El cuento que presentamos a los lectores pertenece al libro Cuentos para huir de La Habana, con el que Zulema de la Rúa Fernández obtuvo el Premio Calendario 2009 de la Asociación Hermanos Saíz
Desconocía las obras de Miguel de Cervantes, pero se asomaba a la ventana con la ilusión de descubrir a lo lejos la figura de su caballero con capa y espada. Contemplaba distraída las azoteas de la ciudad, las cúspides de las iglesias, los edificios que se interponían entre ella y el horizonte. La aventura guiará al caballero andante hasta mi puerta, se decía embelesada, luego añadía: la aventura no, el amor. Yo la observaba desde mi sillón, me balanceaba lentamente, interesada en los murmullos de mi sobrina. Cuando la curiosidad hervía demasiado me le acercaba con preguntas. Pero Dulce no respondía. Hablarle a su tía de su secreto no era la solución, la salida; al parecer yo era una tía escéptica y amargada. Una tía que, pensaba Dulce, ignoraba la fuerza de los sentimientos. Pues, ¿por qué nunca me había casado? ¿Por qué nunca hablaba de mi ayer? ¿Por qué la vigilaba y la retenía en aquel cuarto cerrado?
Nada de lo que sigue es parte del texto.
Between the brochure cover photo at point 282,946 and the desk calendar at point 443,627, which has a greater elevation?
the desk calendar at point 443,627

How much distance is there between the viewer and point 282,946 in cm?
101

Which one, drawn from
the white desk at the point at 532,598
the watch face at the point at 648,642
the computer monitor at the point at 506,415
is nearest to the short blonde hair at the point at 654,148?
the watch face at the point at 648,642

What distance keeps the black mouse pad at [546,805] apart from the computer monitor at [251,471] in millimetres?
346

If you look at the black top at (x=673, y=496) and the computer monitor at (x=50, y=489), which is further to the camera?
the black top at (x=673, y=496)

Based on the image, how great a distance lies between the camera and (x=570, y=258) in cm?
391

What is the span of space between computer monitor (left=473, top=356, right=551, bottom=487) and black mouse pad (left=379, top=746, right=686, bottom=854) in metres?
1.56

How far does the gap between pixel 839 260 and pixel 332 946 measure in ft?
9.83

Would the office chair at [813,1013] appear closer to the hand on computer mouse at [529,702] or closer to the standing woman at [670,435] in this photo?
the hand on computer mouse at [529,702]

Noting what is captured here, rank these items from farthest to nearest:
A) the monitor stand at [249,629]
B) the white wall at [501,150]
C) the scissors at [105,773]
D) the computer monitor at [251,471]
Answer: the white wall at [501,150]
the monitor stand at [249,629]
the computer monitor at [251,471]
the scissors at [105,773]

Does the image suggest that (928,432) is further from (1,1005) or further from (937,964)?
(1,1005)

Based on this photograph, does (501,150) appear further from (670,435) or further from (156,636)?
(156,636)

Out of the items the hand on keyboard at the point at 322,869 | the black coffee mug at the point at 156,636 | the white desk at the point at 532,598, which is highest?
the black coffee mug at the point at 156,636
Si al menos la dejara bajar al parque… ella sería capaz de retozar en cada banco; conversaría con los pregoneros; saludaría a los transeúntes; danzaría con los niños que juegan bajo las estatuas; recorrería cada portal en busca de su caballero andante, pero siempre volvería a casa, puntual, ya en la noche. Ah, si pudiera, si tan solo su tía le permitiera asomarse a la puerta de la calle.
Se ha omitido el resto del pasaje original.